Il est des années où les dates s’entrechoquent, d’un continent à l’autre, rappelant les drames du passé et les confrontant à un présent encore endolori. Le 7 avril 2024, la France et le Rwanda voyaient une nouvelle fois leur histoire respective se faire écho.

En Haute-Savoie, le président français, Emmanuel Macron, rendait ce jour-là hommage aux combattants du maquis des Glières, ces résistants de l’Armée secrète qui avaient livré un baroud d’honneur, quatre-vingts ans plus tôt, face aux forces conjuguées de la Wehrmacht et du régime de Vichy.

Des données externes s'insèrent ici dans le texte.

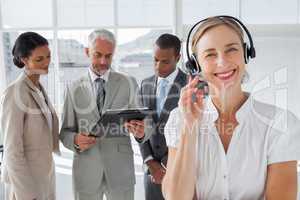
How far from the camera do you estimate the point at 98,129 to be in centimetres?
197

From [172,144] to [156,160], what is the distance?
3.48 feet

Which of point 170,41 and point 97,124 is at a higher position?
point 170,41

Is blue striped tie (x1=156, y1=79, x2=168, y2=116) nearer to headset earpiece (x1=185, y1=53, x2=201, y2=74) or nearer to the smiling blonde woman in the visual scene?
headset earpiece (x1=185, y1=53, x2=201, y2=74)

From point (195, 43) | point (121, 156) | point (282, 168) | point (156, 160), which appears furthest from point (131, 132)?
point (282, 168)

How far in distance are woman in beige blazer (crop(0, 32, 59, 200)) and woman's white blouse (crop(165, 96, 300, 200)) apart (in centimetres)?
96

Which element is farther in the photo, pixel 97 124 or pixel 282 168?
pixel 97 124

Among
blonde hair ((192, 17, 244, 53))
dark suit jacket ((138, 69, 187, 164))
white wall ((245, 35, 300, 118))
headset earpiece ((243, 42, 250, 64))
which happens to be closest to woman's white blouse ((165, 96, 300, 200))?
headset earpiece ((243, 42, 250, 64))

Le président français a honoré à cette occasion la devise du lieutenant Tom Morel, leur chef, abattu peu avant la bataille fatidique par un groupe mobile de la police pétainiste : « Vivre libre ou mourir. » À travers ce martyr de la Résistance, mort à 28 ans, Emmanuel Macron célébrait aussi les « ouvriers, professeurs, paysans, notables, juifs comme catholiques, communistes, socialistes ou gaullistes, anarchistes et officiers, français et étrangers, unis dans le même combat […] universel qui est devenu celui de la France ».

« Le processus de division et d’extrémisme qui a conduit au génocide peut se produire n’importe où s’il n’est pas maîtrisé à temps ». Le président rwandais Paul Kagame, le 7 avril 2024

Au même moment, son homologue Paul Kagame commémorait, lui aussi, un pan tragique de l’histoire de son pays. À Kigali, le président rwandais a en effet rendu hommage au million de suppliciés exterminés d’avril à juillet 1994 parce que nés tutsi. Dans son discours rituel, il a rappelé que « la tragédie du Rwanda [avait été] un avertissement ». « Le processus de division et d’extrémisme qui conduit au génocide peut se produire n’importe où s’il n’est pas maîtrisé à temps », insistait-il.

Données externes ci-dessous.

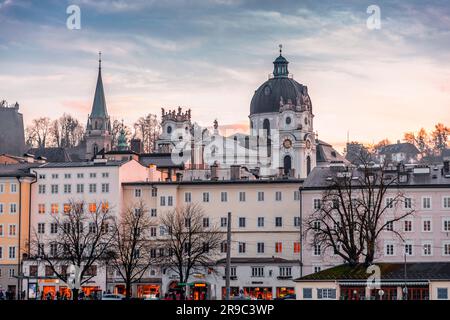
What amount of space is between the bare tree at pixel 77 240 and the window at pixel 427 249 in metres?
29.8

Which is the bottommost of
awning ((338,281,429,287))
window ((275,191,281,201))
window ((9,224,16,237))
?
awning ((338,281,429,287))

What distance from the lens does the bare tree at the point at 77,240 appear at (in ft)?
313

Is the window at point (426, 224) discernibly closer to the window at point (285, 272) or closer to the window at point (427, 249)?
the window at point (427, 249)

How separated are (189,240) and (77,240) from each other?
10.8 m

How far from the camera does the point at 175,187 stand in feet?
344

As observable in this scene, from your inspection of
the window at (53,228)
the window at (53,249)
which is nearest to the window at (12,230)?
the window at (53,228)

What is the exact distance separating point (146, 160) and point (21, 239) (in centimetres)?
3336

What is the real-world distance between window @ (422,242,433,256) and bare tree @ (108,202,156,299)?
85.4ft

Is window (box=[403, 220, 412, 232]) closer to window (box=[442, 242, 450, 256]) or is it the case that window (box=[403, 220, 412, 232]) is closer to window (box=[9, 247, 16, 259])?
window (box=[442, 242, 450, 256])

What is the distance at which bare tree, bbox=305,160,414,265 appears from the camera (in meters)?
85.0

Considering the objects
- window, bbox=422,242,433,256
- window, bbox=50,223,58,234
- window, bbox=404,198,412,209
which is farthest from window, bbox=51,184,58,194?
window, bbox=422,242,433,256

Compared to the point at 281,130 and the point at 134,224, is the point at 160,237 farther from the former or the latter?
the point at 281,130

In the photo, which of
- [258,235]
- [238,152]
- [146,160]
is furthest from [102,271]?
[238,152]

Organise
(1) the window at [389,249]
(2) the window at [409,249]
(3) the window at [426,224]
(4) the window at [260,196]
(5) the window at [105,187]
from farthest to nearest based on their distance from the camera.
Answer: (5) the window at [105,187]
(4) the window at [260,196]
(3) the window at [426,224]
(1) the window at [389,249]
(2) the window at [409,249]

L’extrême droite aux portes du pouvoir

Trois mois plus tard, jour pour jour, la France écrivait pourtant derechef une page sombre de son histoire. Le 7 juillet, au second tour d’élections législatives provoquées sur un coup de tête par Emmanuel Macron, l’extrême droite a franchi un nouveau palier dans son ascension vers le pouvoir. Si le parti de Marine Le Pen n’est pas parvenu à imposer Jordan Bardella au poste de Premier ministre, la défaite en trompe-l’œil du Rassemblement national (RN) ne doit pas occulter que celui-ci est désormais le premier parti de France. Arrivée en troisième position en termes de coalition électorale, l’extrême droite a en effet totalisé 10,5 millions de voix au premier tour et réuni 37,5 % des suffrages exprimés au second.

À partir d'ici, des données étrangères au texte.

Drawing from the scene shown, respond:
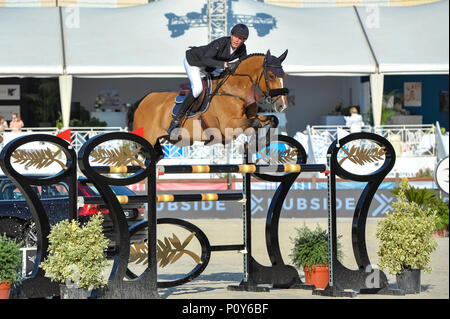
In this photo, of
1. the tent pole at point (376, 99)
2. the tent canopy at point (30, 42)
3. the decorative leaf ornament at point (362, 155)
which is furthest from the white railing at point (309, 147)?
the decorative leaf ornament at point (362, 155)

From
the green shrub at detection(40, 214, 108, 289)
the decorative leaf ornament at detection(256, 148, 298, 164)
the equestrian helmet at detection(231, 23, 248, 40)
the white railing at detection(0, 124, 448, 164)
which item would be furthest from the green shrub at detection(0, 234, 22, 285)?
the white railing at detection(0, 124, 448, 164)

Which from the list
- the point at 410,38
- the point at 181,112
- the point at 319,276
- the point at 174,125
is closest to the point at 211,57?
the point at 181,112

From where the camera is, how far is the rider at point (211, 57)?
861 cm

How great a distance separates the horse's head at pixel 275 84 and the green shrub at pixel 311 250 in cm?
127

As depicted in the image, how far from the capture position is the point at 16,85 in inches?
1016

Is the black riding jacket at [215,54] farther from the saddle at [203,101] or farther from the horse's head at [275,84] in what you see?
the horse's head at [275,84]

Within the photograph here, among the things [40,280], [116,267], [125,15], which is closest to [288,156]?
[116,267]

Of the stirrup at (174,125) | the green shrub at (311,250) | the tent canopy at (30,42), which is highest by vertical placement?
the tent canopy at (30,42)

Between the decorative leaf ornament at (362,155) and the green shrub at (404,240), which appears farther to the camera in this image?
the decorative leaf ornament at (362,155)

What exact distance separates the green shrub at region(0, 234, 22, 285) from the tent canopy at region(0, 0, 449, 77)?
13.5 m

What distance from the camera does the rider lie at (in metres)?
8.61

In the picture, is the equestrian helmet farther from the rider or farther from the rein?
the rein

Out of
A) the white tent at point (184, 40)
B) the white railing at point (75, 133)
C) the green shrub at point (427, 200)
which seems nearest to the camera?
the green shrub at point (427, 200)

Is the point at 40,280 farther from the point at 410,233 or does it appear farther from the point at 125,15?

À l’heure de célébrer, en août, le 80e anniversaire de la libération de Paris et celui du débarquement de Provence, c’est donc un parti fondé en 1972 par deux anciens de la Waffen-SS, un ancien collabo et milicien et des nostalgiques de l’Algérie française qui se taille désormais la part du lion au pays de Jean Moulin et du général de Gaulle.

Pilonnage médiatique

N’est-il pas paradoxal, dans ce contexte, d’avoir assisté, au cours des semaines qui séparaient les trentièmes commémorations du génocide perpétré contre les Tutsi des élections couplées qui se sont tenues le 15 juillet au Rwanda, à un pilonnage médiatique, venu en particulier de France et de Belgique, contre le Rwanda postgénocide ? À cette occasion, on a vu, sans surprise, Paul Kagame être réélu pour un quatrième mandat électif (de cinq ans, celui-là), avec un score himalayesque de 99,18 %, et son parti, le Front patriotique rwandais (FPR), perpétuer son hégémonie à la Chambre des députés.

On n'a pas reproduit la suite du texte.